Entries on spatial positioning:
....................
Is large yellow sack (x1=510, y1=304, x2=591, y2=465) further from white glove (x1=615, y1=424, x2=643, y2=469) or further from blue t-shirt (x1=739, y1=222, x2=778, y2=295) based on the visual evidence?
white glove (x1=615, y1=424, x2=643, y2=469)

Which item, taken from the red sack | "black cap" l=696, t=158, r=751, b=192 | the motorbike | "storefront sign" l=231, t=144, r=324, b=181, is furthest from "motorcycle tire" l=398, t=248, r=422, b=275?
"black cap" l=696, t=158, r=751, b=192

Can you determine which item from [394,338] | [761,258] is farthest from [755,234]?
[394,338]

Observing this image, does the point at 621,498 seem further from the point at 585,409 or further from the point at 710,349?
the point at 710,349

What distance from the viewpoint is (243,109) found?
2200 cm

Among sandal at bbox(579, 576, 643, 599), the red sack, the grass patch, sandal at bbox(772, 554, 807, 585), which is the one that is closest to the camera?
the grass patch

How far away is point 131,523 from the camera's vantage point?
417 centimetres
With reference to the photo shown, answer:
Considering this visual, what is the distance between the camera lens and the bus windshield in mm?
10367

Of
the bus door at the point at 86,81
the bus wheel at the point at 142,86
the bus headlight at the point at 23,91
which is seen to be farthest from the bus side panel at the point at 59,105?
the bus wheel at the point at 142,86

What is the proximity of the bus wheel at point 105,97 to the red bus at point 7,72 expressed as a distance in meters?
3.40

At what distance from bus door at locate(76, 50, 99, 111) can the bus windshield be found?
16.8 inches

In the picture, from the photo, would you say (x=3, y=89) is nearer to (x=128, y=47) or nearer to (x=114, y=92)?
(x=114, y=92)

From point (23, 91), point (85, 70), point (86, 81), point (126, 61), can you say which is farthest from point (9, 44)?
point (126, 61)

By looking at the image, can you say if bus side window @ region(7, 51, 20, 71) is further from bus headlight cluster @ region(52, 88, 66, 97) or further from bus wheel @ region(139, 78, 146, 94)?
....................
Please render the lines above as a numbered list, leaving out the blank lines.

1. Is large yellow sack (x1=510, y1=304, x2=591, y2=465) further from white glove (x1=615, y1=424, x2=643, y2=469) or further from blue t-shirt (x1=739, y1=222, x2=778, y2=295) based on the visual evidence?
2. white glove (x1=615, y1=424, x2=643, y2=469)
3. Which item, taken from the red sack | "black cap" l=696, t=158, r=751, b=192 | the motorbike | "storefront sign" l=231, t=144, r=324, b=181, is furthest from "motorcycle tire" l=398, t=248, r=422, b=275?
4. "black cap" l=696, t=158, r=751, b=192
5. Can you determine which item from [394,338] | [761,258] is farthest from [755,234]?
6. [394,338]
7. Observing this image, does the point at 621,498 seem further from the point at 585,409 or further from the point at 710,349?
8. the point at 710,349
9. What distance from the viewpoint is (243,109) found?
10. 2200 cm
11. Among sandal at bbox(579, 576, 643, 599), the red sack, the grass patch, sandal at bbox(772, 554, 807, 585), which is the one that is closest to the camera?
12. the grass patch
13. How far away is point 131,523 from the camera's vantage point?
14. 417 centimetres
15. With reference to the photo shown, answer:
16. Considering this visual, what is the distance between the camera lens and the bus windshield in mm?
17. 10367
18. Of
19. the bus door at the point at 86,81
20. the bus wheel at the point at 142,86
21. the bus headlight at the point at 23,91
22. which is seen to be farthest from the bus side panel at the point at 59,105?
23. the bus wheel at the point at 142,86
24. What is the proximity of the bus wheel at point 105,97 to the red bus at point 7,72 expressed as a distance in meters?
25. 3.40
26. At what distance from bus door at locate(76, 50, 99, 111) can the bus windshield be found?
27. 16.8 inches
28. In the picture, from the photo, would you say (x=3, y=89) is nearer to (x=128, y=47) or nearer to (x=114, y=92)?
29. (x=114, y=92)
30. From point (23, 91), point (85, 70), point (86, 81), point (126, 61), can you say which is farthest from point (9, 44)?
31. point (126, 61)
32. By looking at the image, can you say if bus side window @ region(7, 51, 20, 71) is further from bus headlight cluster @ region(52, 88, 66, 97) or further from bus wheel @ region(139, 78, 146, 94)?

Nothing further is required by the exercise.